Six Republican members of the U.S. House of Representatives seeking reelection on Nov. 5 had sued Pennsylvania’s top election officials on Sept. 30. The Republicans had argued that the state was improperly exempting overseas voters from a requirement that their identity documents be verified, creating a vulnerability for fraudulent votes to be submitted.
Pennsylvania is one of a handful of closely contested states that are expected to decide the outcome of the U.S. presidential race pitting Republican Donald Trump against Democratic Vice President Kamala Harris.
U.S. District Judge Christopher Conner dismissed the case in Harrisburg, deciding that the plaintiffs had waited too long to file their complaint given that Pennsylvania’s procedures had been in place for years. The suit was one of dozens around the country in which Republicans have challenged voting procedures or sought to purge voter rolls in what they call a push to ensure that people do not vote illegally. That legal blitz has been faltering. In the past three weeks, Trump allies have been dealt at least 11 court losses in election battleground states.

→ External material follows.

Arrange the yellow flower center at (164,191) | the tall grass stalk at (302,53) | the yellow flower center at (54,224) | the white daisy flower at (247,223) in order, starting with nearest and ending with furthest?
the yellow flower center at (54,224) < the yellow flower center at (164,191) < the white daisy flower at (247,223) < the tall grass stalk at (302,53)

The Harris campaign cheered the decision.
“Those serving abroad to defend our democracy should be able to participate in it at home, and this ruling protects that fundamental right,” a campaign spokesperson said in a statement.
In the decision, the judge also said Erick Kaardal, a lawyer for the plaintiffs, had not provided evidence that there had been foreign influence over Pennsylvania’s overseas ballots. The judge wrote that when he pressed Kaardal for such evidence during an Oct. 18 hearing, the lawyer “effectively conceded that all he had was ‘concerns.'”
“Plaintiffs cannot rely on phantom fears of foreign malfeasance to excuse their lack of diligence,” Conner wrote.
“We don’t want votes from Iran or Russia or invalid votes counting,” Kaardal had told the hearing in Harrisburg federal court over a motion to dismiss the case filed by the Democratic National Committee and Pennsylvania’s top elections official.
The Election Research Institute, a conservative group whose lawyer Karen DiSalvo brought the case alongside Kaardal, said the plaintiffs were disappointed by the dismissal and were considering options for appeal.
Judges in the election battleground states of Michigan and North Carolina this month also rejected lawsuits filed by the Republican National Committee seeking to block votes from some Americans living overseas.
In those cases, the Republicans argued the states improperly allowed U.S. citizens living abroad who had never lived in those states to vote there.